● **Record set**:
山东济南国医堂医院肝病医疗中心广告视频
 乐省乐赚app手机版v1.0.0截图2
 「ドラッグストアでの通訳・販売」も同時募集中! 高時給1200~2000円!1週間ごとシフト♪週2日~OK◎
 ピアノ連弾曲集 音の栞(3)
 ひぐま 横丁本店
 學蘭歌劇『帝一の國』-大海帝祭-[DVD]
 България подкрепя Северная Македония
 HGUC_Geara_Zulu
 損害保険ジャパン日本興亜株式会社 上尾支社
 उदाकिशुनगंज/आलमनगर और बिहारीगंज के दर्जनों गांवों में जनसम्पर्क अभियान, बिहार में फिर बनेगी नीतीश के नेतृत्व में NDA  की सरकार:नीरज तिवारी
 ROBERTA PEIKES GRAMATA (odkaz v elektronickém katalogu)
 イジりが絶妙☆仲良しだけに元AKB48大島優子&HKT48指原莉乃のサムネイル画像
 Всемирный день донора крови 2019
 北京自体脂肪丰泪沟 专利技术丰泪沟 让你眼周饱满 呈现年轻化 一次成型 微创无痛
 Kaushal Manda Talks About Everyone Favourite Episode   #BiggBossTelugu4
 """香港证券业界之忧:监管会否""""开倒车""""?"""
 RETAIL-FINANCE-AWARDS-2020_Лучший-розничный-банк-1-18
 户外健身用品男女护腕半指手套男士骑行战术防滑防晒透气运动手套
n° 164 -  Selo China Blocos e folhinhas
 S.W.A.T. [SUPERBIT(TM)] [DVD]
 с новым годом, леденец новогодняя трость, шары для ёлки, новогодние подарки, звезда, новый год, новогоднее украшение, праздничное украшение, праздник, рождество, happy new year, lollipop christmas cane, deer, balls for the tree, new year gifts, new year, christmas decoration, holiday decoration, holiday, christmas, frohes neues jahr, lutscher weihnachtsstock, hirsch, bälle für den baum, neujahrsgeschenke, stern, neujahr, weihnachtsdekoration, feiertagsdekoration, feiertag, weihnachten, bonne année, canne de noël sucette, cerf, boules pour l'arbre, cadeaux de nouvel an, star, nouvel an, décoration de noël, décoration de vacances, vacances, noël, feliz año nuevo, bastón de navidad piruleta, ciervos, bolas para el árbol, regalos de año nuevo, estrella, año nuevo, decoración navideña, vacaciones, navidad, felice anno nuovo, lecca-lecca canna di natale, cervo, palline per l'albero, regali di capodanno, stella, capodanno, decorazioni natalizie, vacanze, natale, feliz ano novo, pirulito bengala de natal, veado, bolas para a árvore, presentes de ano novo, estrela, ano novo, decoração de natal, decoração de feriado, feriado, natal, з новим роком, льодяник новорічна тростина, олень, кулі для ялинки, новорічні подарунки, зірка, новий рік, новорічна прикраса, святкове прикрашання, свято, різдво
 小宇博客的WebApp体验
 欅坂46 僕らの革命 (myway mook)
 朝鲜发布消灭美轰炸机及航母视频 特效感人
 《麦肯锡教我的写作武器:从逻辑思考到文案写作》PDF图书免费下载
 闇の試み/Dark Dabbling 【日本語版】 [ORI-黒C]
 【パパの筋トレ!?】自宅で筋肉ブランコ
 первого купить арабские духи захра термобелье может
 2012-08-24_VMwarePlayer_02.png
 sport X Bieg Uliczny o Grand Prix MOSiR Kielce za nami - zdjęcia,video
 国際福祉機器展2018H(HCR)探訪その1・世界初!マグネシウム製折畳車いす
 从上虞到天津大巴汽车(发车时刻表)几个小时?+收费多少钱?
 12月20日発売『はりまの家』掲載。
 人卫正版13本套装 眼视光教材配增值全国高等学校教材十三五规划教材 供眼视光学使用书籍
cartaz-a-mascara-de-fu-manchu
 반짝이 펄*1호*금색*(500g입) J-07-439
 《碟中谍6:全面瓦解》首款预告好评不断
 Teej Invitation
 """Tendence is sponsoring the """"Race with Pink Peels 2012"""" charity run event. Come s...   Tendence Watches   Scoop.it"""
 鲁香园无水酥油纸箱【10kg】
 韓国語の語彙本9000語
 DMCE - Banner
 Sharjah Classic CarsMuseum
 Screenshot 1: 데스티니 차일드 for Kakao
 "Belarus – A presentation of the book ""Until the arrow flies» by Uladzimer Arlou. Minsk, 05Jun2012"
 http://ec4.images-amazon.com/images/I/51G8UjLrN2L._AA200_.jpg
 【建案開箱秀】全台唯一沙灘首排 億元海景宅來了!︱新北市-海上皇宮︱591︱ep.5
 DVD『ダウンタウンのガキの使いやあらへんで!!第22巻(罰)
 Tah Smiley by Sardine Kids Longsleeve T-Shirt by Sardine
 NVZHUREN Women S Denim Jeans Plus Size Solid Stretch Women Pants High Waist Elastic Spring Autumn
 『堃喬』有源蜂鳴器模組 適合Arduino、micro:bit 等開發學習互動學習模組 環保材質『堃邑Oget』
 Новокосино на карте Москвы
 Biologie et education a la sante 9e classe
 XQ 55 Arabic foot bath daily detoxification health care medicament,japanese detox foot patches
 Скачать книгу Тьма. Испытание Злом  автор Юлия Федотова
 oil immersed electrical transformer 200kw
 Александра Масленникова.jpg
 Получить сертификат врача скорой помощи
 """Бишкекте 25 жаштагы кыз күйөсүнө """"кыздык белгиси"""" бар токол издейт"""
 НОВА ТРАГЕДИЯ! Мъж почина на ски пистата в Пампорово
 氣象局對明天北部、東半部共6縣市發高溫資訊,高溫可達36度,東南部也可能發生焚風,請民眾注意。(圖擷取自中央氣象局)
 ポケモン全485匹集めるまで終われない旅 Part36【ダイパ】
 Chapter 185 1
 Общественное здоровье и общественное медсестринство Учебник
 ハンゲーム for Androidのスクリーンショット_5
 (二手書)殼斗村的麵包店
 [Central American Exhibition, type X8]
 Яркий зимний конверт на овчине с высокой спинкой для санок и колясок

● **Problem requirements**: In exact wording, restate the lines of the data above from the first through the one holding "S.W.A.T. [SUPERBIT(TM)] [DVD]", and stop after that line.

● **Expected output**:
山东济南国医堂医院肝病医疗中心广告视频
 乐省乐赚app手机版v1.0.0截图2
 「ドラッグストアでの通訳・販売」も同時募集中! 高時給1200~2000円!1週間ごとシフト♪週2日~OK◎
 ピアノ連弾曲集 音の栞(3)
 ひぐま 横丁本店
 學蘭歌劇『帝一の國』-大海帝祭-[DVD]
 България подкрепя Северная Македония
 HGUC_Geara_Zulu
 損害保険ジャパン日本興亜株式会社 上尾支社
 उदाकिशुनगंज/आलमनगर और बिहारीगंज के दर्जनों गांवों में जनसम्पर्क अभियान, बिहार में फिर बनेगी नीतीश के नेतृत्व में NDA  की सरकार:नीरज तिवारी
 ROBERTA PEIKES GRAMATA (odkaz v elektronickém katalogu)
 イジりが絶妙☆仲良しだけに元AKB48大島優子&HKT48指原莉乃のサムネイル画像
 Всемирный день донора крови 2019
 北京自体脂肪丰泪沟 专利技术丰泪沟 让你眼周饱满 呈现年轻化 一次成型 微创无痛
 Kaushal Manda Talks About Everyone Favourite Episode   #BiggBossTelugu4
 """香港证券业界之忧:监管会否""""开倒车""""?"""
 RETAIL-FINANCE-AWARDS-2020_Лучший-розничный-банк-1-18
 户外健身用品男女护腕半指手套男士骑行战术防滑防晒透气运动手套
n° 164 -  Selo China Blocos e folhinhas
 S.W.A.T. [SUPERBIT(TM)] [DVD]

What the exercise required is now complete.